A tetrapod (/ˈtɛtrəˌpɒd/; from Ancient Greek τετρα- (tetra-) 'four' and πούς (poús) 'foot') is any vertebrate animal of the clade Tetrapoda (/tɛˈtræpədə/). Tetrapods include all extant and extinct amphibians and amniotes, with the latter in turn evolving into two major clades, the sauropsids (reptiles, including dinosaurs and therefore birds) and synapsids (extinct "pelycosaurs", therapsids and all extant mammals, including humans). Hox gene mutations have resulted in some tetrapods becoming limbless (snakes, legless lizards, and caecilians) or two-limbed (cetaceans, sirenians, some lizards, kiwis, and the extinct moa and elephant birds). Nevertheless, they still qualify as tetrapods through their ancestry, and some retain a pair of vestigial spurs that are remnants of the hindlimbs.

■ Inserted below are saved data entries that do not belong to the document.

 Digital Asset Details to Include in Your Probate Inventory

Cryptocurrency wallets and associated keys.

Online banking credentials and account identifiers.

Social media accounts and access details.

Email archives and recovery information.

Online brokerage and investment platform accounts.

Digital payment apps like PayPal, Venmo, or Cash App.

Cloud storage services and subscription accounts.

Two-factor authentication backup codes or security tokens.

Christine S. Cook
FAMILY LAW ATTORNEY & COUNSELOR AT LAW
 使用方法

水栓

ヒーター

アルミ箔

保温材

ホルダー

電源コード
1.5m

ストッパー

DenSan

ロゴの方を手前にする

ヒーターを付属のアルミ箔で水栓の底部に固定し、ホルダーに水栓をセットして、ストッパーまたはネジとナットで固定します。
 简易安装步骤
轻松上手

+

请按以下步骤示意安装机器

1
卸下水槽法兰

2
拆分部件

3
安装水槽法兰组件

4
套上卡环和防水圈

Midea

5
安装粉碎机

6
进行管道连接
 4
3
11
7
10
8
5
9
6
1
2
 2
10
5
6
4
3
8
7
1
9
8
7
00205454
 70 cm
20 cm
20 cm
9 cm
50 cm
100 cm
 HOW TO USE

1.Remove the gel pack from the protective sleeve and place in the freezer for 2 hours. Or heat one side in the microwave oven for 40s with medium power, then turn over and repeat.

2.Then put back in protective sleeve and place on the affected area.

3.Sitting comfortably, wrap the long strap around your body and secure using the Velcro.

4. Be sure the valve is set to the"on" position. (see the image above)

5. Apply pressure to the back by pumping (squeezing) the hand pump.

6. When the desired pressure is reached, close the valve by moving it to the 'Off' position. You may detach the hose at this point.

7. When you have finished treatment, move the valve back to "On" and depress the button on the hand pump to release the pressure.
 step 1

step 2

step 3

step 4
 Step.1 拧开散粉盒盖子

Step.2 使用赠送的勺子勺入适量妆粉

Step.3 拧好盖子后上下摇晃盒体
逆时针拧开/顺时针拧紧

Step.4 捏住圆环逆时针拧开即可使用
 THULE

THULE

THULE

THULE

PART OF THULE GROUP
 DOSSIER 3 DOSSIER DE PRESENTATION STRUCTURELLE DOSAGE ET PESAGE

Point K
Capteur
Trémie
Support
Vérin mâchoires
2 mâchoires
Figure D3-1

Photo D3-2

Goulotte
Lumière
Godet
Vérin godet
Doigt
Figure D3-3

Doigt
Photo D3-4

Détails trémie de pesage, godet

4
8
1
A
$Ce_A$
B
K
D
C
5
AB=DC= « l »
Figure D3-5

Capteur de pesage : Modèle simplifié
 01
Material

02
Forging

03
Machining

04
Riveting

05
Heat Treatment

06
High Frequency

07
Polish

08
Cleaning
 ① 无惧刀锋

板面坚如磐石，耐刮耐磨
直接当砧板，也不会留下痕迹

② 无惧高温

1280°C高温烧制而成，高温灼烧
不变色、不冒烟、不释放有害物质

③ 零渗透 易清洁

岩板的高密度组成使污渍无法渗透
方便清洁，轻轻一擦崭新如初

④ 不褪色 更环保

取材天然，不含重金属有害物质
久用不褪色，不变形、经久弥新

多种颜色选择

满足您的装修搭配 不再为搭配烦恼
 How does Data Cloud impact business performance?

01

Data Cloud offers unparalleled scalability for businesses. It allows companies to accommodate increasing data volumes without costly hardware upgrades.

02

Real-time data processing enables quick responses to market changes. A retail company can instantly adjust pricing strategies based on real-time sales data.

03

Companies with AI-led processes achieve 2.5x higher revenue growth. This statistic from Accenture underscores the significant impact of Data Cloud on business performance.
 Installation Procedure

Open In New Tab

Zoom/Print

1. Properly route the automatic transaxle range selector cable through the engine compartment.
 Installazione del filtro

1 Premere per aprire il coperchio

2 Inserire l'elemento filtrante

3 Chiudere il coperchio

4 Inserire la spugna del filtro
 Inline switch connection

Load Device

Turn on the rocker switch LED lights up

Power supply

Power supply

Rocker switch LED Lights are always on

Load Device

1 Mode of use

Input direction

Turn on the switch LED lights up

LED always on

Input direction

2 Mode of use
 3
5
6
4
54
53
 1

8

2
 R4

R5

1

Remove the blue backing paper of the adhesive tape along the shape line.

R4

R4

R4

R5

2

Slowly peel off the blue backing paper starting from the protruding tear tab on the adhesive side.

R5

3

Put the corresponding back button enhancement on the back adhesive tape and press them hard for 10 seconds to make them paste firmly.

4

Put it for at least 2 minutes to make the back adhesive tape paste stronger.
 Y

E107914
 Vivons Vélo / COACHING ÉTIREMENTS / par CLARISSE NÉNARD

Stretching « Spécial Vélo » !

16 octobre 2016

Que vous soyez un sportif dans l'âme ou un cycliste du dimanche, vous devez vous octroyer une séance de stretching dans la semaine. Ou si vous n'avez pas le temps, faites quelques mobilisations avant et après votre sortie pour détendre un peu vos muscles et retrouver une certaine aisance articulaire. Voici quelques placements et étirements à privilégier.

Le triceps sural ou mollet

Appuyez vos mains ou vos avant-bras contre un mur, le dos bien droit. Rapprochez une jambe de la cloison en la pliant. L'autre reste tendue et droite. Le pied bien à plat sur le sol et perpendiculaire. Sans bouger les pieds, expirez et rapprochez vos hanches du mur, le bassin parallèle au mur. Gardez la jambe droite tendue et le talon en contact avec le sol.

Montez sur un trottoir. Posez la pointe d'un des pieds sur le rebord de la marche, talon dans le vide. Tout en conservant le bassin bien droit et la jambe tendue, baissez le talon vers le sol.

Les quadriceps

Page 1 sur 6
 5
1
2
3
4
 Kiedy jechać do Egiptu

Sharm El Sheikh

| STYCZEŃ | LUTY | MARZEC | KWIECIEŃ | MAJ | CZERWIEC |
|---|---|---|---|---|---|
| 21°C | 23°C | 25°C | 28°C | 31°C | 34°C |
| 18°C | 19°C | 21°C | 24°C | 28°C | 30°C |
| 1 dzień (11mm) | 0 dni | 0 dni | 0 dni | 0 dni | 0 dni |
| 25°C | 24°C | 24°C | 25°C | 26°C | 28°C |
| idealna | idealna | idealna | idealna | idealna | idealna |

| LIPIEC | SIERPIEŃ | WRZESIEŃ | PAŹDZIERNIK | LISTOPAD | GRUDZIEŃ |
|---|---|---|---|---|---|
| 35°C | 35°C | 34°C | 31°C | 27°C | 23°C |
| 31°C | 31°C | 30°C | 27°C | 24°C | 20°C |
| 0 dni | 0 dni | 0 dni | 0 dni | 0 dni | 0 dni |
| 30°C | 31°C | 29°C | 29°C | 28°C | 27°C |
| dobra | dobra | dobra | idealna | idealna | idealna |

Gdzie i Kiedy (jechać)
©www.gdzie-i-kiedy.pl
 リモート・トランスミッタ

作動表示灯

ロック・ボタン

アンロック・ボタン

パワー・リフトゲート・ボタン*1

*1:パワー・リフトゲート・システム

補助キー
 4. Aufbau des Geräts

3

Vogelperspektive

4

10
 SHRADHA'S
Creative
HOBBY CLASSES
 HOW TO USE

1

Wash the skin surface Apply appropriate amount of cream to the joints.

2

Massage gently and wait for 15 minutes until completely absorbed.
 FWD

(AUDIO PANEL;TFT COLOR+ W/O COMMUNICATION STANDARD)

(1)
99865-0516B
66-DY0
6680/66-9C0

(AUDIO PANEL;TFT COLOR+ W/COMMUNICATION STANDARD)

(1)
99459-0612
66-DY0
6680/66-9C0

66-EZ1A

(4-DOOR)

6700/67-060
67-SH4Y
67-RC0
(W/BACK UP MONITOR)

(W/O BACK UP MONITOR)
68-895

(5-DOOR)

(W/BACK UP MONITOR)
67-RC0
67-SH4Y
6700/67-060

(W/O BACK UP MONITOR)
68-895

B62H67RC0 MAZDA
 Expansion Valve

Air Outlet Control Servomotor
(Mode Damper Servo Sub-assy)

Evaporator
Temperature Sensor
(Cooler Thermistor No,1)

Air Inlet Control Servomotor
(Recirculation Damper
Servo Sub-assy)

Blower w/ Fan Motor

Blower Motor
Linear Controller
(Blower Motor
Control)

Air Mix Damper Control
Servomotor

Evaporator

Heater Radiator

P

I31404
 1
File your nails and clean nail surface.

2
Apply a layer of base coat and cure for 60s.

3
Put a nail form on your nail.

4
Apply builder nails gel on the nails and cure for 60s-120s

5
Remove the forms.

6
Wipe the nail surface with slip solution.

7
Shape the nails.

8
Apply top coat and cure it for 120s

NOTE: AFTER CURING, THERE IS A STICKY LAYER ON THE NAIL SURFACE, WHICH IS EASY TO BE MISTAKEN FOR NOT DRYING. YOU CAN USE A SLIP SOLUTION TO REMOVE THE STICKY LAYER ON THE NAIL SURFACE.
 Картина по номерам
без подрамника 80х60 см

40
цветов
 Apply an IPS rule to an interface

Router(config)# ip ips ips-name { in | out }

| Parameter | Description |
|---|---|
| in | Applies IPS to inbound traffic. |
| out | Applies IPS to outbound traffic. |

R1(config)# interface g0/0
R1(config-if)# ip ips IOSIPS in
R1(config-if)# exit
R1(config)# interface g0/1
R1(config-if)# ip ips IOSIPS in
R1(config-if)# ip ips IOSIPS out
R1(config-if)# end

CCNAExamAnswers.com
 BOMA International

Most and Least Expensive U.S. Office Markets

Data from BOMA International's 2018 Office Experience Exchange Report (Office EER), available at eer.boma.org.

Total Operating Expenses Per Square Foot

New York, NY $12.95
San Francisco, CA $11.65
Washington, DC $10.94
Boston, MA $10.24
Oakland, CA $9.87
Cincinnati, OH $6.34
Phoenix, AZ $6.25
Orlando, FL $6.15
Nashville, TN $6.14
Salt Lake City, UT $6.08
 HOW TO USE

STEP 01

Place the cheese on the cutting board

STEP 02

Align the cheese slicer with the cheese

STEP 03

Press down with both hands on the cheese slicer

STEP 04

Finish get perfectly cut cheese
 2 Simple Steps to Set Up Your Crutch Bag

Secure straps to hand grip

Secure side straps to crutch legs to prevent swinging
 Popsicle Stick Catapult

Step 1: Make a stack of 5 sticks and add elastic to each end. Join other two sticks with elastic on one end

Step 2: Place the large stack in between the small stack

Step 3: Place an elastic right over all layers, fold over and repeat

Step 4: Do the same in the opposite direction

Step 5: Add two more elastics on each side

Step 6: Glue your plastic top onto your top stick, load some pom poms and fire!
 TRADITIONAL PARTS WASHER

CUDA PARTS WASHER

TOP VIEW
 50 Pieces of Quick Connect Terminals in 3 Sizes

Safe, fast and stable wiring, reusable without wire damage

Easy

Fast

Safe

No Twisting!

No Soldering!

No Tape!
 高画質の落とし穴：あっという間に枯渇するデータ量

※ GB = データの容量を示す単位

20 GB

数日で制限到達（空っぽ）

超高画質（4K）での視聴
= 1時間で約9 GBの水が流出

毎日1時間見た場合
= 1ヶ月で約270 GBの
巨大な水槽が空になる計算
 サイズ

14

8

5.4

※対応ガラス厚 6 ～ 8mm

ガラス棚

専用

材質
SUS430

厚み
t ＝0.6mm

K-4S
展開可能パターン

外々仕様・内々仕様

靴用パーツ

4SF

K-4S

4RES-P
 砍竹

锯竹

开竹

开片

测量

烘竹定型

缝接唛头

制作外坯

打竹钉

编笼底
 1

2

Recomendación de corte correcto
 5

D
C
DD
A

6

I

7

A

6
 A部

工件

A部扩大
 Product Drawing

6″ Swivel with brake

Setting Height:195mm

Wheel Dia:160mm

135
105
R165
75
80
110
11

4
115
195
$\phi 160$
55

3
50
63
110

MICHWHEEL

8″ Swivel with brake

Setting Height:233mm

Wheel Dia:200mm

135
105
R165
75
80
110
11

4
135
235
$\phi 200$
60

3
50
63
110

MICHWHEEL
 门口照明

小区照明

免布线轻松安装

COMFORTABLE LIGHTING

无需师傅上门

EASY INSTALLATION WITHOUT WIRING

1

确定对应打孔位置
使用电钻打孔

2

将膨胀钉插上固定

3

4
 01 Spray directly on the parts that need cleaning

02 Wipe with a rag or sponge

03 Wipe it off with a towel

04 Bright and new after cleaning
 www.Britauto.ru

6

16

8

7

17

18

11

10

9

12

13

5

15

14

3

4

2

Tetrapods evolved from a group of semiaquatic animals within the tetrapodomorphs which, in turn, evolved from ancient lobe-finned fish (sarcopterygians) around 390 million years ago in the Middle Devonian period. Early tetrapodomorphs were transitional between lobe-finned fishes and true four-limbed tetrapods, though most still fit the body plan expected of other lobe-finned fishes. The oldest fossils of four-limbed vertebrates (tetrapods in the broad sense of the word) are trackways from the Middle Devonian, and body fossils became common near the end of the Late Devonian, around 370–360 million years ago. These Devonian species all belonged to the tetrapod stem group, meaning that they did not belong to any modern tetrapod group.